→ **Task details**
Retype the material that follows, keeping every word as it is.

→ **Data**
+---+

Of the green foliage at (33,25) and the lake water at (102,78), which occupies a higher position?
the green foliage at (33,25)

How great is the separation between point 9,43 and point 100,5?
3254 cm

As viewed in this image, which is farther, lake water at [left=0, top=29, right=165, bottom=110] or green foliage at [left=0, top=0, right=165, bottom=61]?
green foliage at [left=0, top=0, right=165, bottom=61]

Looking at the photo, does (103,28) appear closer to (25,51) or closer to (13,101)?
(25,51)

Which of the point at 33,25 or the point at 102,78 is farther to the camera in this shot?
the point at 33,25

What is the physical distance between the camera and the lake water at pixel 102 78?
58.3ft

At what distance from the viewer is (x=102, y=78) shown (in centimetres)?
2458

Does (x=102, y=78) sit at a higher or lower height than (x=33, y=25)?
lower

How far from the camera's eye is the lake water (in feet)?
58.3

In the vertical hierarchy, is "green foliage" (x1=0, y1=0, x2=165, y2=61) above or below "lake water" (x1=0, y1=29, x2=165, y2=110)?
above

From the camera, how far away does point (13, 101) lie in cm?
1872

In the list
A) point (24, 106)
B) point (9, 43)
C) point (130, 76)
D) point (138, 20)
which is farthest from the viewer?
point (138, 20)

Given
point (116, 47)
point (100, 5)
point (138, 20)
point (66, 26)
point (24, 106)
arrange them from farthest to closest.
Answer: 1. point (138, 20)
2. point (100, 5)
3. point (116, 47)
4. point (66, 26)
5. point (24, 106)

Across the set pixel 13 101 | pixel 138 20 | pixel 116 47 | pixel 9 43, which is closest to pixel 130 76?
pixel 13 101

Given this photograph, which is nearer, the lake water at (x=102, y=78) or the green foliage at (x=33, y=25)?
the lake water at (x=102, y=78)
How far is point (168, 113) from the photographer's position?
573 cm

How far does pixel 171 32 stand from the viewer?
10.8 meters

+---+

→ **Exercise answer**
Of the green foliage at (33,25) and the lake water at (102,78), which occupies a higher position?
the green foliage at (33,25)

How great is the separation between point 9,43 and point 100,5?
3254 cm

As viewed in this image, which is farther, lake water at [left=0, top=29, right=165, bottom=110] or green foliage at [left=0, top=0, right=165, bottom=61]?
green foliage at [left=0, top=0, right=165, bottom=61]

Looking at the photo, does (103,28) appear closer to (25,51) or closer to (13,101)?
(25,51)

Which of the point at 33,25 or the point at 102,78 is farther to the camera in this shot?
the point at 33,25

What is the physical distance between the camera and the lake water at pixel 102 78?
58.3ft

At what distance from the viewer is (x=102, y=78) shown (in centimetres)?
2458

Does (x=102, y=78) sit at a higher or lower height than (x=33, y=25)?
lower

How far from the camera's eye is the lake water (in feet)?
58.3

In the vertical hierarchy, is "green foliage" (x1=0, y1=0, x2=165, y2=61) above or below "lake water" (x1=0, y1=29, x2=165, y2=110)?
above

From the camera, how far away does point (13, 101) lie in cm?
1872

In the list
A) point (24, 106)
B) point (9, 43)
C) point (130, 76)
D) point (138, 20)
which is farthest from the viewer?
point (138, 20)

Given
point (116, 47)
point (100, 5)
point (138, 20)
point (66, 26)
point (24, 106)
arrange them from farthest to closest.
Answer: 1. point (138, 20)
2. point (100, 5)
3. point (116, 47)
4. point (66, 26)
5. point (24, 106)

Across the set pixel 13 101 | pixel 138 20 | pixel 116 47 | pixel 9 43, which is closest to pixel 130 76?
pixel 13 101

Given this photograph, which is nearer, the lake water at (x=102, y=78) or the green foliage at (x=33, y=25)?
the lake water at (x=102, y=78)
How far is point (168, 113) from the photographer's position?
573 cm

How far does pixel 171 32 stand from the viewer?
10.8 meters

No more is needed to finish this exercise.